We can perform a basic multiple imputation by simply doing: Note this may take a very long time with big data sets
dat2<-brfss_17
samp2<-sample(1:dim(dat2)[1], replace = F, size = 500)
dat2$skcancerknock<-dat2$skcancer
dat2$skcancerknock[samp2]<-NA
head(dat2[, c("skcancerknock","skcancer")])
## # A tibble: 6 x 2
## skcancerknock skcancer
## <dbl> <dbl>
## 1 0 0
## 2 1 1
## 3 0 0
## 4 0 0
## 5 0 0
## 6 1 1
imp<-mice(data = dat2[,c("skcancer", "ins", "smoke", "agec","educ","race_eth")], seed = 22, m = 5)
##
## iter imp variable
## 1 1 skcancer ins smoke educ race_eth
## 1 2 skcancer ins smoke educ race_eth
## 1 3 skcancer ins smoke educ race_eth
## 1 4 skcancer ins smoke educ race_eth
## 1 5 skcancer ins smoke educ race_eth
## 2 1 skcancer ins smoke educ race_eth
## 2 2 skcancer ins smoke educ race_eth
## 2 3 skcancer ins smoke educ race_eth
## 2 4 skcancer ins smoke educ race_eth
## 2 5 skcancer ins smoke educ race_eth
## 3 1 skcancer ins smoke educ race_eth
## 3 2 skcancer ins smoke educ race_eth
## 3 3 skcancer ins smoke educ race_eth
## 3 4 skcancer ins smoke educ race_eth
## 3 5 skcancer ins smoke educ race_eth
## 4 1 skcancer ins smoke educ race_eth
## 4 2 skcancer ins smoke educ race_eth
## 4 3 skcancer ins smoke educ race_eth
## 4 4 skcancer ins smoke educ race_eth
## 4 5 skcancer ins smoke educ race_eth
## 5 1 skcancer ins smoke educ race_eth
## 5 2 skcancer ins smoke educ race_eth
## 5 3 skcancer ins smoke educ race_eth
## 5 4 skcancer ins smoke educ race_eth
## 5 5 skcancer ins smoke educ race_eth
print(imp)
## Class: mids
## Number of multiple imputations: 5
## Imputation methods:
## skcancer ins smoke agec educ race_eth
## "pmm" "pmm" "pmm" "" "polyreg" "polyreg"
## PredictorMatrix:
## skcancer ins smoke agec educ race_eth
## skcancer 0 1 1 1 1 1
## ins 1 0 1 1 1 1
## smoke 1 1 0 1 1 1
## agec 1 1 1 0 1 1
## educ 1 1 1 1 0 1
## race_eth 1 1 1 1 1 0
The results here shows how many imputations were done. It also shows total missingness, which imputation method was used for each variable (because you wouldn’t want to use a normal distribution for a categorical variable!!).

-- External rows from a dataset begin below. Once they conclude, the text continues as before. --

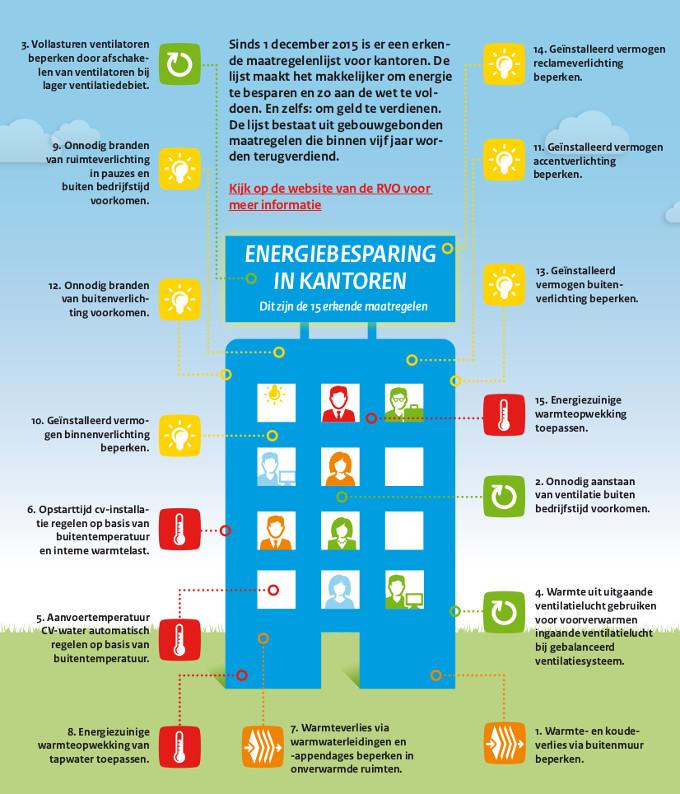 Infographic energiebesparing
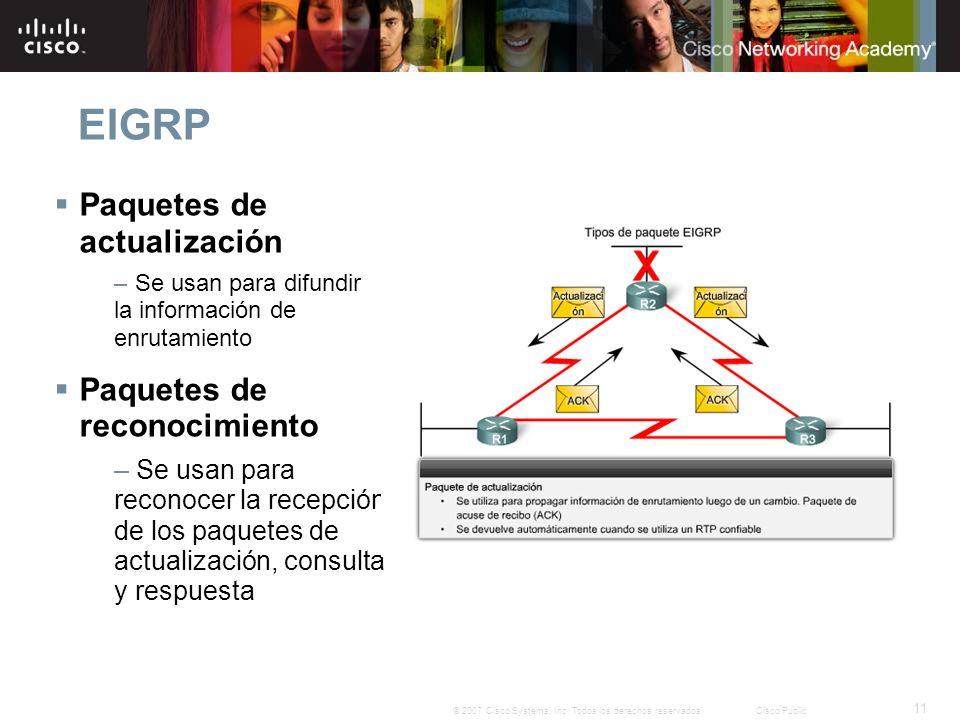 11 © 2007 Cisco Systems, Inc. Todos los derechos reservados.Cisco Public EIGRP Paquetes de actualización – Se usan para difundir la información de enr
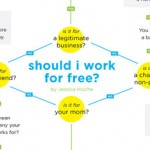 Should I Work For Free? – Jessica Hische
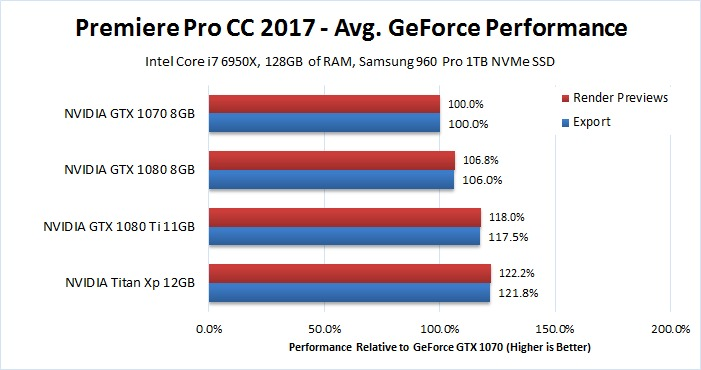Premiere Pro GeForce GPU Comparison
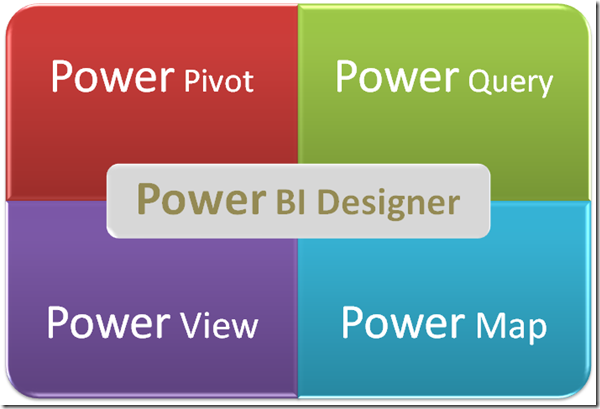 Power BI #2 - What is Power BI Designer (1/2)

It also shows the sequence of how each variable is visited (or imputed, the default is left to right).
We may want to make sure imputed values are plausible by having a look. For instance, are the skcancer values outside of the range of the data.
head(imp$imp$skcancer)
## 1 2 3 4 5
## 446 0 0 0 0 0
## 697 0 0 0 0 0
## 876 0 0 0 0 1
## 939 0 0 0 0 1
## 1150 0 0 0 0 0
## 1344 0 0 1 0 0
summary(imp$imp$skcancer)
## 1 2 3 4
## Min. :0.00000 Min. :0.00000 Min. :0.00000 Min. :0.00000
## 1st Qu.:0.00000 1st Qu.:0.00000 1st Qu.:0.00000 1st Qu.:0.00000
## Median :0.00000 Median :0.00000 Median :0.00000 Median :0.00000
## Mean :0.03529 Mean :0.04706 Mean :0.07059 Mean :0.04706
## 3rd Qu.:0.00000 3rd Qu.:0.00000 3rd Qu.:0.00000 3rd Qu.:0.00000
## Max. :1.00000 Max. :1.00000 Max. :1.00000 Max. :1.00000
## 5
## Min. :0.0000
## 1st Qu.:0.0000
## Median :0.0000
## Mean :0.1294
## 3rd Qu.:0.0000
## Max. :1.0000
summary(brfss_17$skcancer)
## Min. 1st Qu. Median Mean 3rd Qu. Max. NA's
## 0.00000 0.00000 0.00000 0.09452 0.00000 1.00000 85
head(imp$imp$ins)
## 1 2 3 4 5
## 400 1 0 1 1 1
## 514 1 1 1 1 1
## 705 1 1 1 1 1
## 1371 1 1 0 1 1
## 1452 1 0 1 1 1
## 2256 0 0 1 1 1
summary(imp$imp$ins)
## 1 2 3 4
## Min. :0.0000 Min. :0.0000 Min. :0.0000 Min. :0.0000
## 1st Qu.:1.0000 1st Qu.:1.0000 1st Qu.:1.0000 1st Qu.:1.0000
## Median :1.0000 Median :1.0000 Median :1.0000 Median :1.0000
## Mean :0.9189 Mean :0.8108 Mean :0.8559 Mean :0.8468
## 3rd Qu.:1.0000 3rd Qu.:1.0000 3rd Qu.:1.0000 3rd Qu.:1.0000
## Max. :1.0000 Max. :1.0000 Max. :1.0000 Max. :1.0000
## 5
## Min. :0.0000
## 1st Qu.:1.0000
## Median :1.0000
## Mean :0.8829
## 3rd Qu.:1.0000
## Max. :1.0000
This shows the imputed values for the first 6 cases across the 5 different imputations, as well as the numeric summary of the imputed values. We can see that there is variation across the imputations, because the imputed values are not the same.
library(lattice)
stripplot(imp,skcancer~race_eth|.imp, pch=20)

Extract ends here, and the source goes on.